[TASK REQUIREMENTS]:
The records are to be copied from the line that contains "Kawasaki Zephyr 400 2007" through their last line, word for word, with every picture left out.

[INPUT RECORDS]:

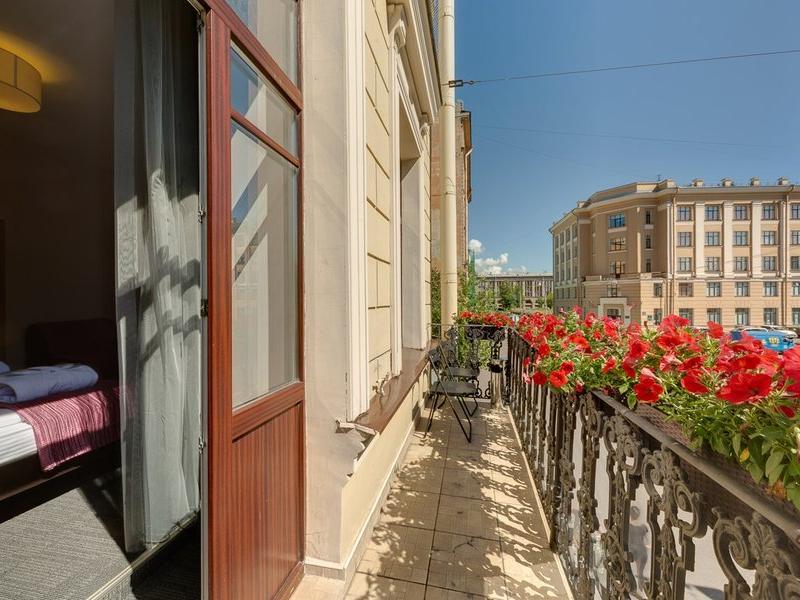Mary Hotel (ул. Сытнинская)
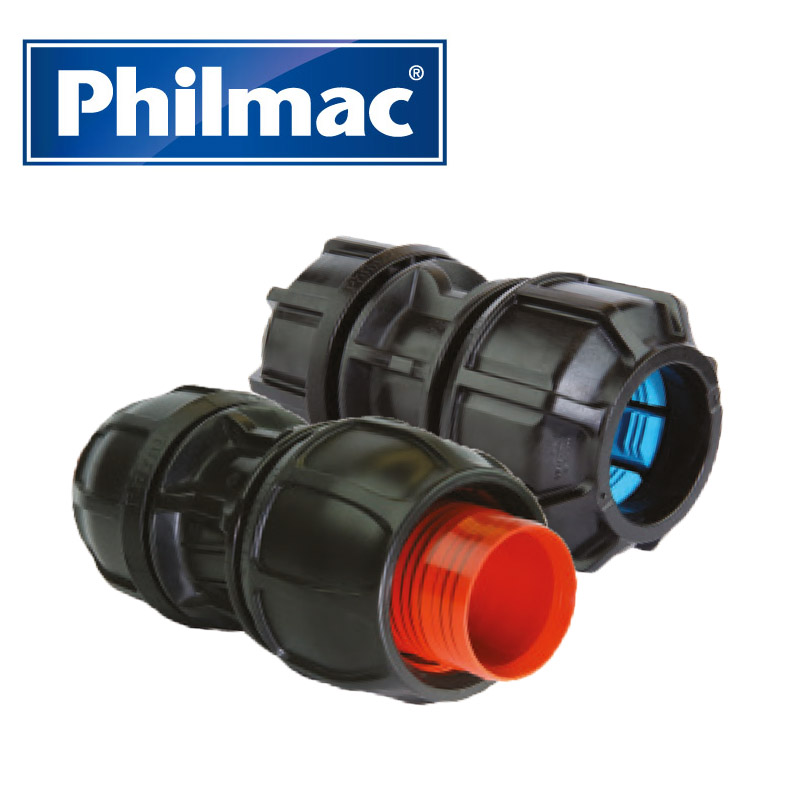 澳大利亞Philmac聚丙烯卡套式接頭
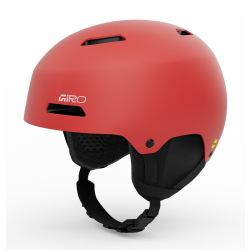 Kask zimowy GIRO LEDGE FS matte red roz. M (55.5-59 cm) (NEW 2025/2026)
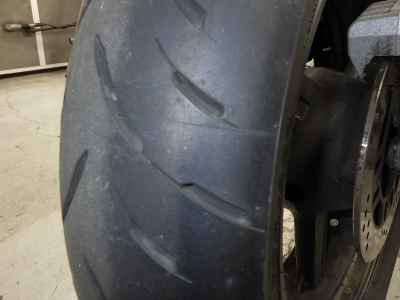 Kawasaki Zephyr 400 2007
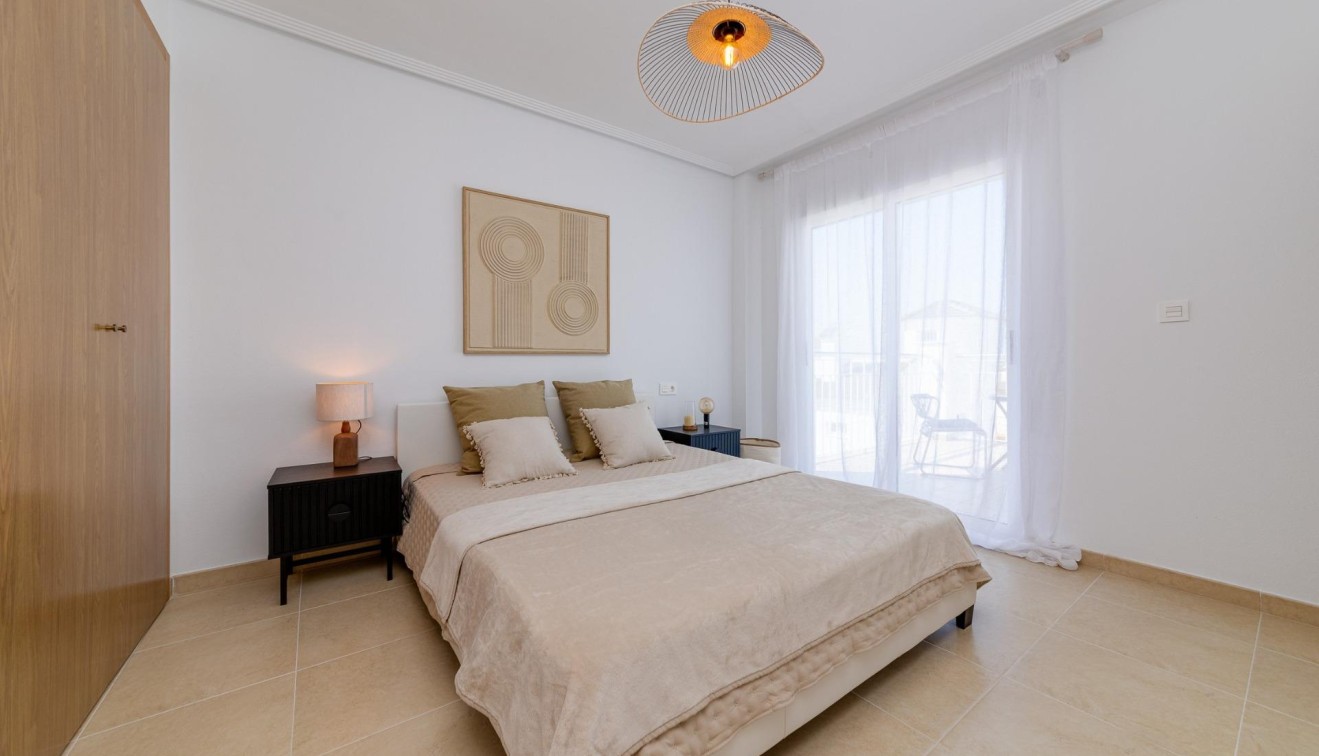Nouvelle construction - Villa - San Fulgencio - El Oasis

[SOLVED PROBLEM]:
 Kawasaki Zephyr 400 2007
Nouvelle construction - Villa - San Fulgencio - El Oasis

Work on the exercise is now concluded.